Artie Traum - 1943 - 2008
We’re immensely saddened to report the passing of Artie Traum, a longtime member of Taylor’s extended family whose heartfelt music, gentle spirit and playful sense of humor touched countless people during his life. Artie had been undergoing treatment for a rare ocular melanoma for the past four years, but it spread to his liver and in its advanced state was untreatable. He died peacefully at home on Sunday, July 20, with his wife Beverly at his side. A message from the Traum family is posted on his website, www.artietraum.com. “Like everything else in his life, Artie handled his diagnosis with dignity, strength and acceptance — and even a little of his irreverent humor,” his family noted.
A man of copious musical gifts, Artie emerged from the vibrant Greenwich Village folk scene of the ’60s and would go on to distinguish himself among critics and audiences alike over a career that spanned nearly four decades. Artie adventurously explored a variety of musical idioms, from folk to blues to jazz to pop, absorbing American music’s rich heritage and then blending elements of different genres in fresh ways to brew his own signature blend of contemporary acoustic music that was at once rootsy and sophisticated.

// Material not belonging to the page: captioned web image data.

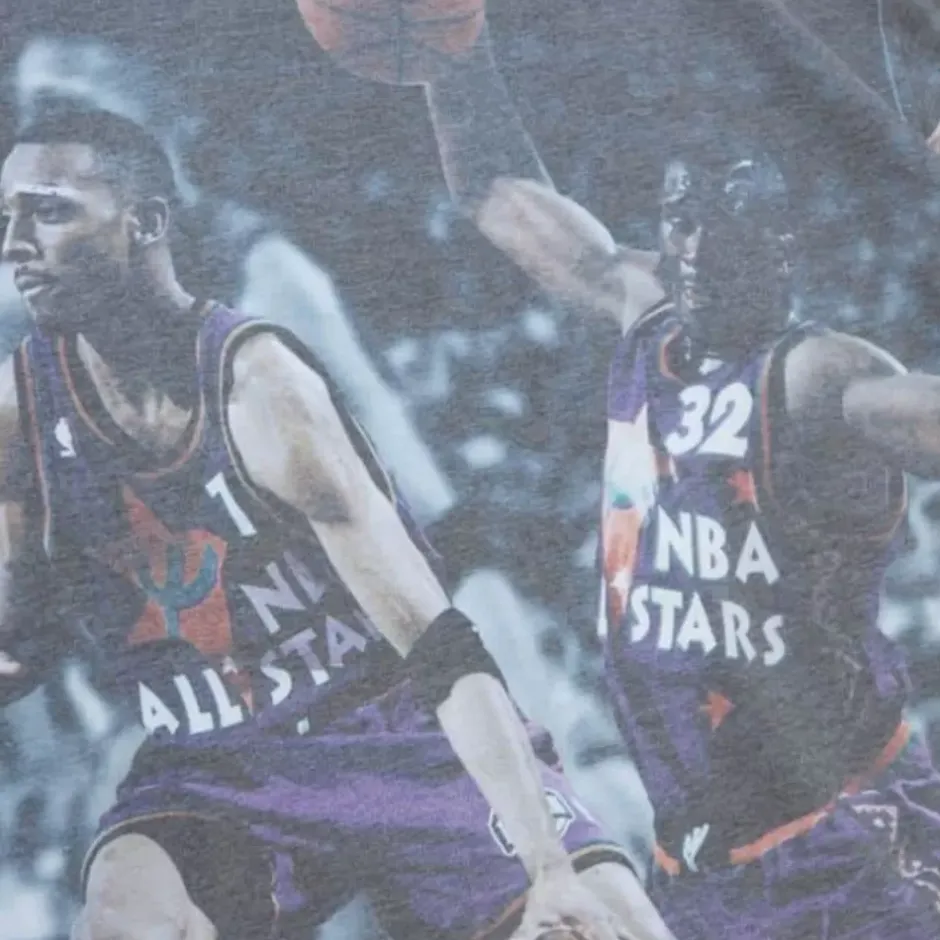 Men Mitchell & Ness T-Shirts & Tops-Above The Rim Sublimated S/S Tee Orlando Magic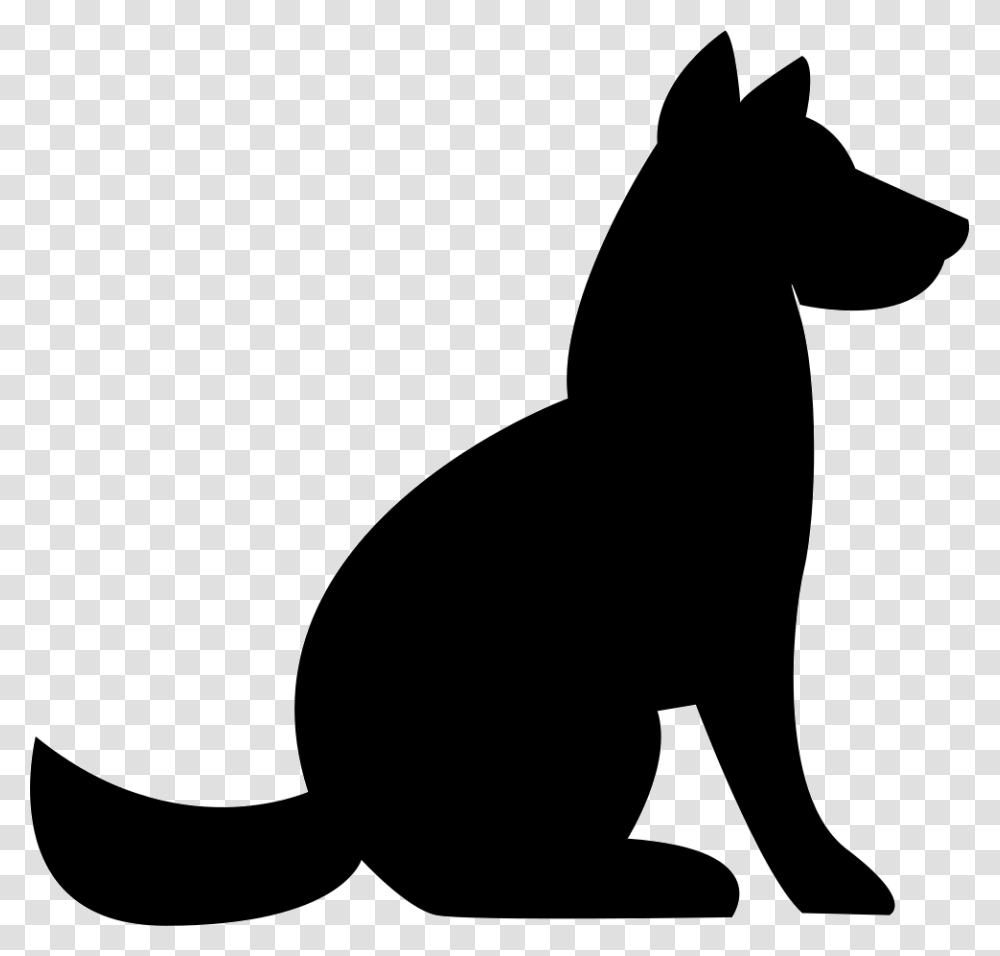Dog Side Icon Free Download, Silhouette, Mammal, Animal, Stencil Transparent Png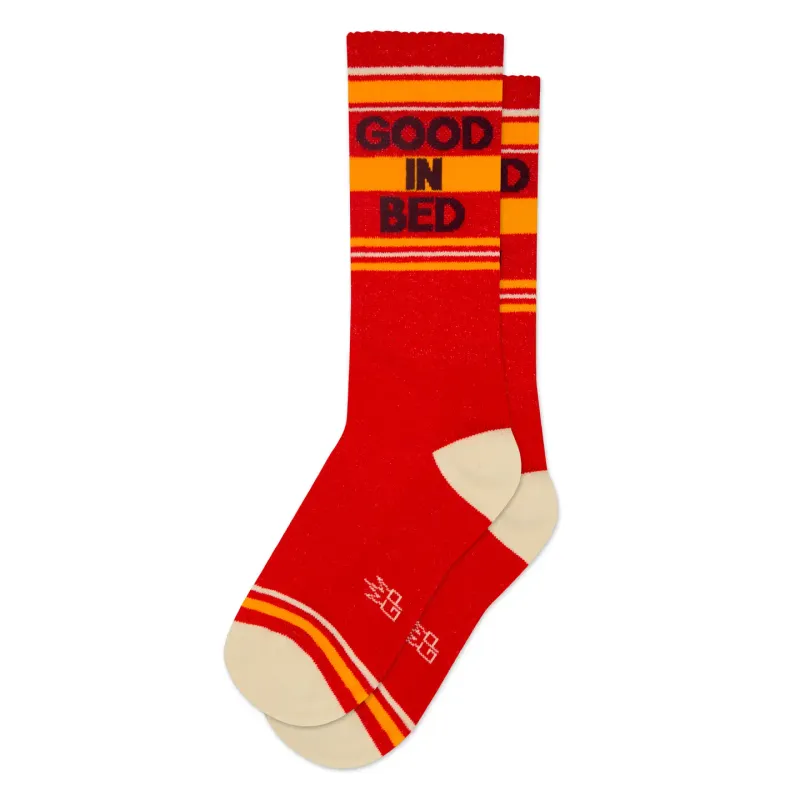 Good in Bed Gym Crew Socks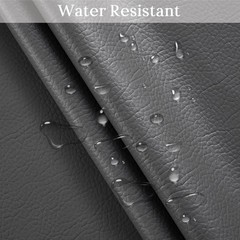 HYVAKUPPA Gray Faux Leather Fabric 2 Yards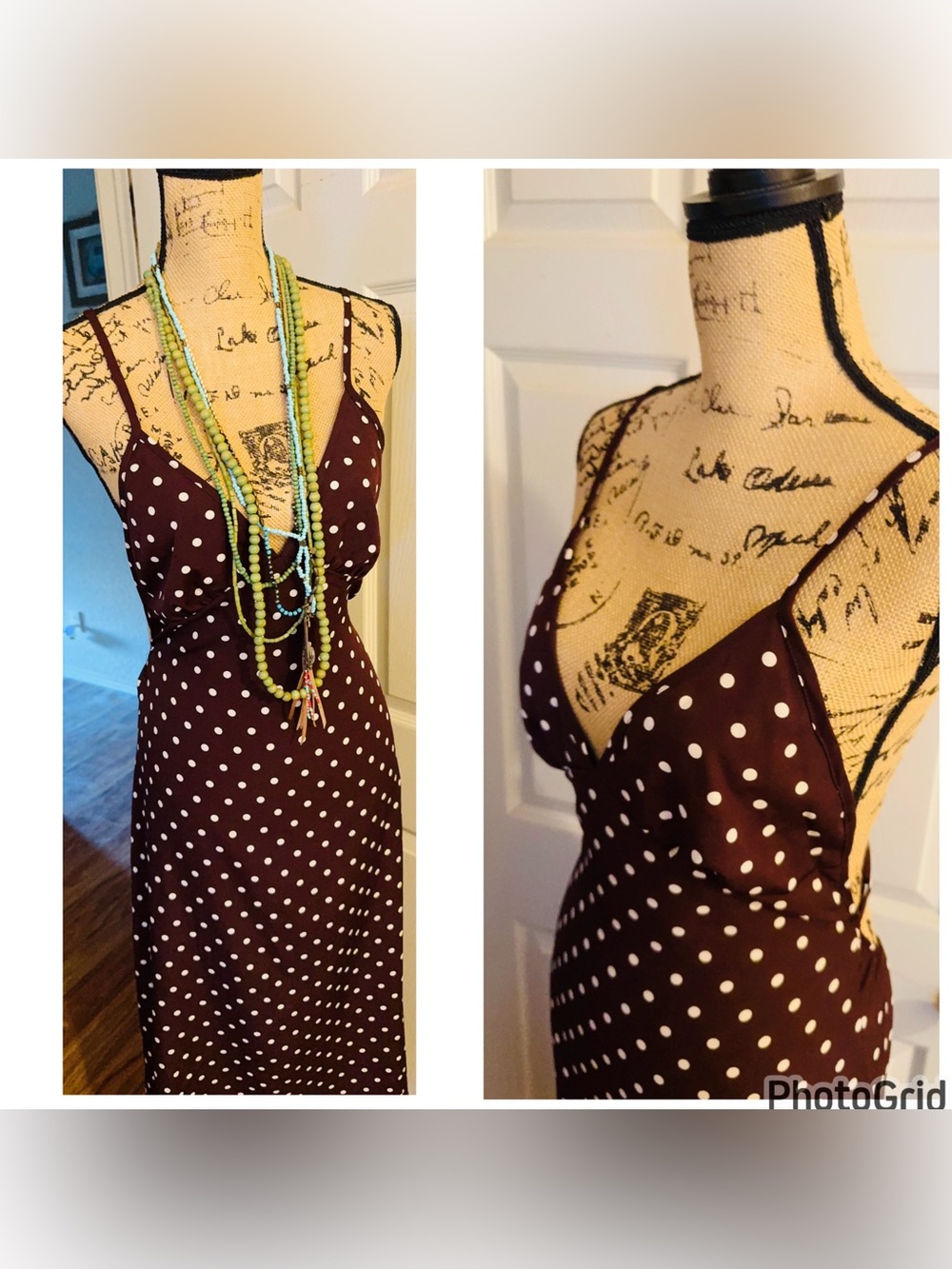 Zara Brown Polka Dot Slip Dress S NWOT - Picture 9 of 13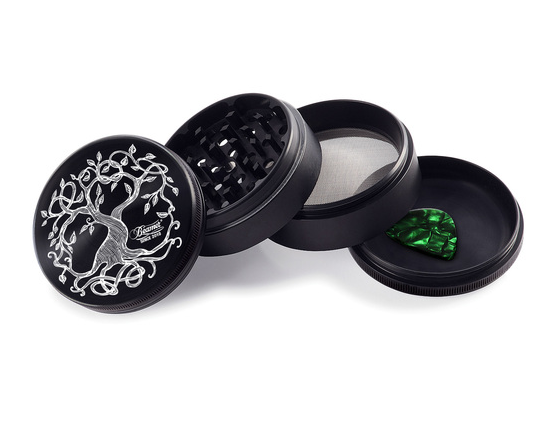 Beamer Tree Of Life Grinder with Guitar Pick, 63mm Aircraft Grade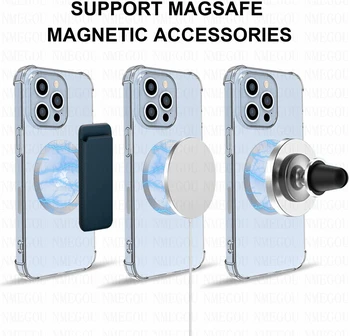 2шт для Беспроводной Зарядки Magsafe Наклейка для iPhone 13 Pro Max 12 Mini 11 Телефон Металлическое Магнитное Зарядное Устройство Macsafe Кольцо Чехол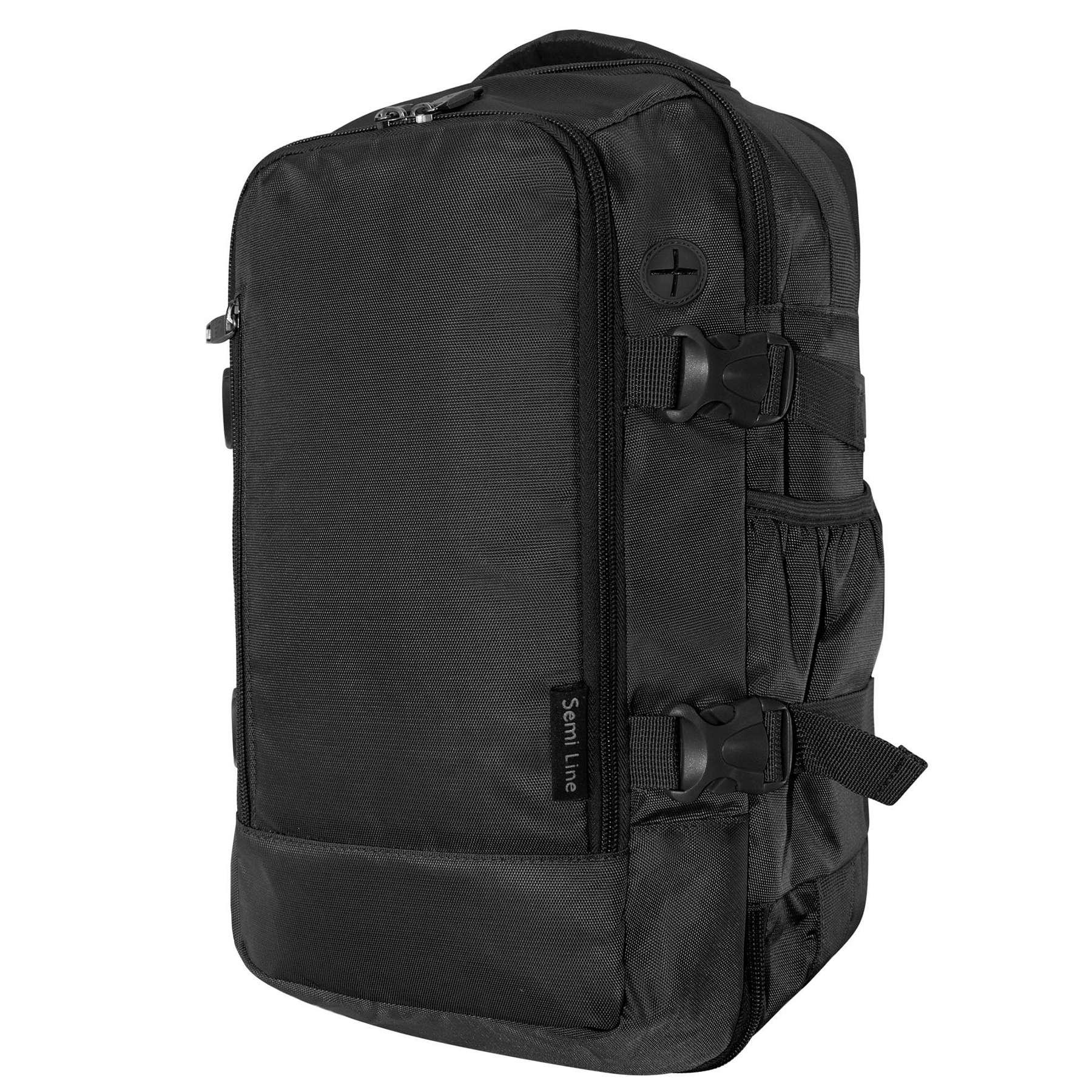 Сумка-рюкзак SEMI LINE 20 Black (P8249-1)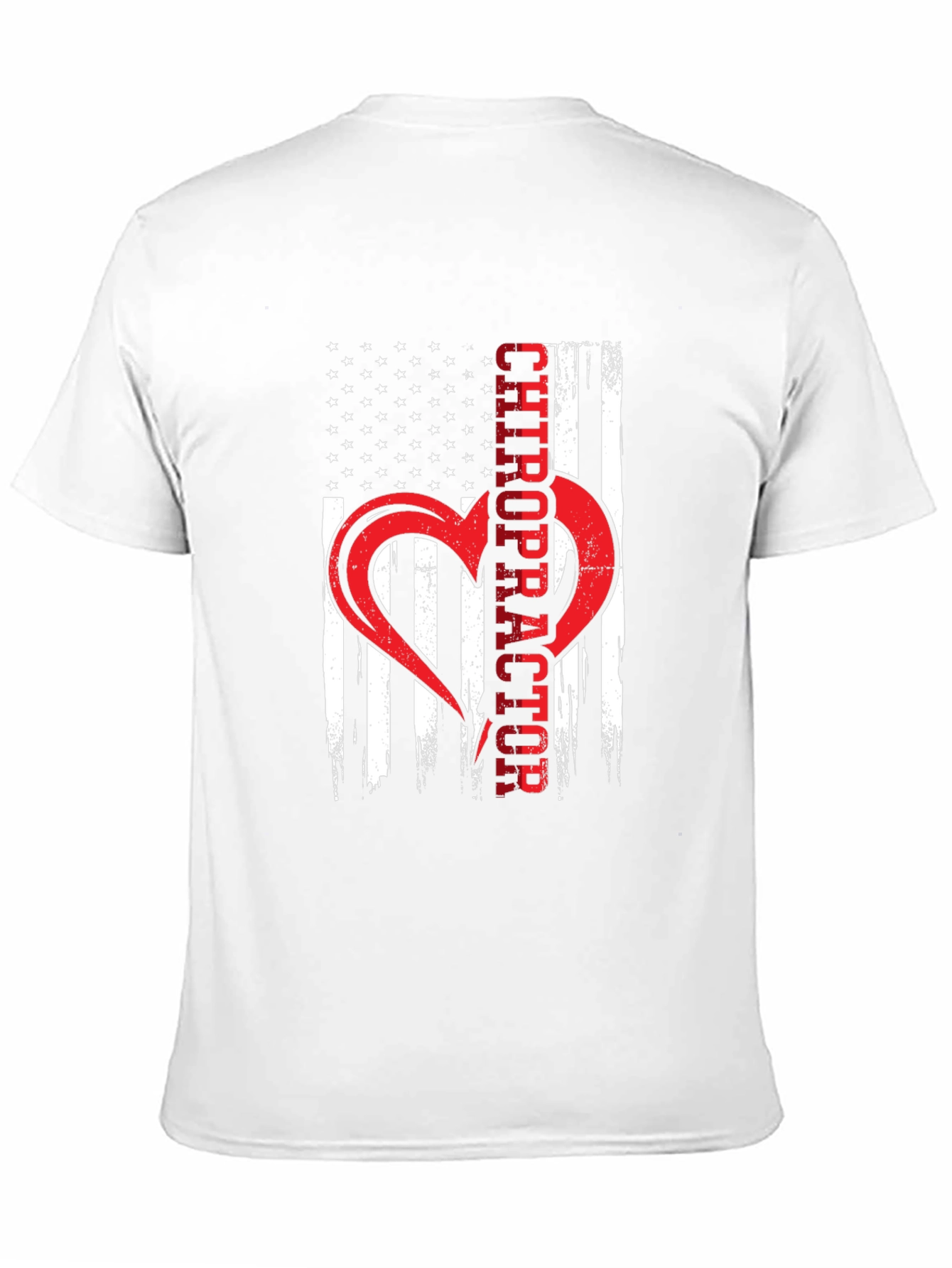 Chiropractor American Flag Heart T-Shirt
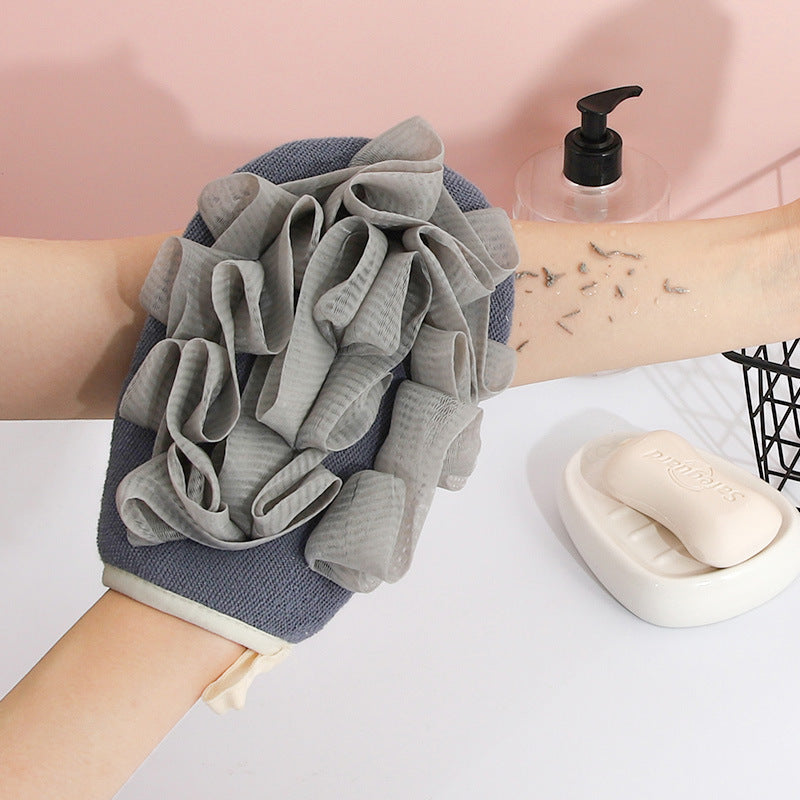 Exfoliating Gloves & Bath Flower, Body Cleaning Shower Ball, Body Scrubber, Bath Sponge Towel Bathroom Tool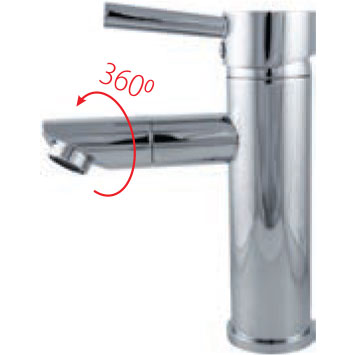 Vòi chậu lavabo 1 lỗ nóng lạnh Royal RA-158V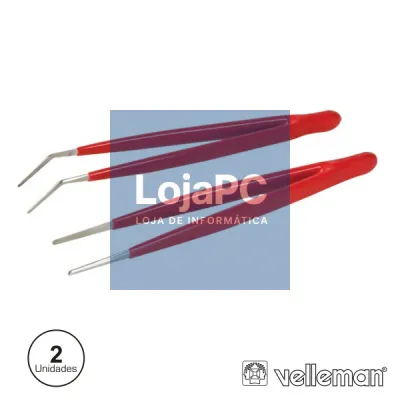 CONJUNTO 2 PINÇAS C/ PONTAS CURVAS E PLANAS VELLEMAN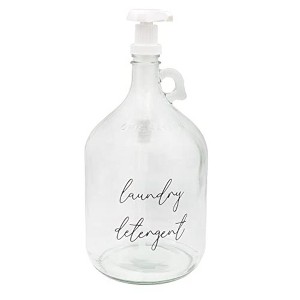 Darware Laundry Pump Soap Dispenser, Gallon Glass Pump Bottle for Liquid Detergent - 1 of 4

Artie’s appetite for diverse musical ideas stretched far and wide, and his wonderful way with people invited creative collaborations with some of the world’s finest musicians along the way, bringing exotic flavors to his music. Beyond his work as a singer-songwriter, Artie donned many other musical hats during his career, among them session player, producer, bandleader, arranger, film/TV composer, video producer, teacher, radio host and writer. One might call Artie a modern day Renaissance man; of course, if Artie were around, he’d probably fire back a self-deprecating zinger without missing a beat and crack everyone up. You can read more about Artie’s career here.
In 1999, Artie joined the Taylor clinician program, which proved to be a great fit for his talents. Beyond his musical versatility, Artie was an entertaining and witty storyteller, an encouraging guitar instructor, and ever-gracious in his exchanges with people during and after a workshop. Whether sharing the secrets of DADGAD tuning or breaking down blues licks or jazz chords, Artie always left people with a warm feeling and a smile, as many of you who attended his workshops can surely attest.
For several years, our “Artie Traum and Friends” set on the Taylor stage at the Winter NAMM show was a perennial centerpiece of Taylor’s Winter NAMM show performances, packing the room and bringing down the house. Although Artie was perched center stage, performing his own material, and serving as bandleader, it was the ego-free way he allowed his all-star musical cast — including regulars Jeff Pevar on guitar, Scott Petito on bass, Neil Wilkinson on drums, and occasionally, John Sebastian on harp — to coalesce around him that made the sets memorable.
Artie’s life was rich with friendships and love, and he lived with complete integrity. For those of us fortunate enough to have known him, his spirit was an inspiring example of how fulfilling life can be when filled with great people, great conversation, great food, and great music.
Our deepest condolences go out to Artie’s wife Beverly, Artie’s brother Happy and his wife Jane, and to the rest of their family. You’ll be deeply missed by many, Artie. We hope you’re jamming with your musical heroes in the great beyond.
You’re invited to visit www.artietraum.com, where you can read or post messages in remembrance of Artie’s life. A memorial celebration of Artie’s life will be held on Thursday, July 24 at 2 p.m. at the Bearsville Theater on Rt. 212, approximately two miles west of Woodstock, New York. For directions, the theater’s website is www.bearsvilletheater.com.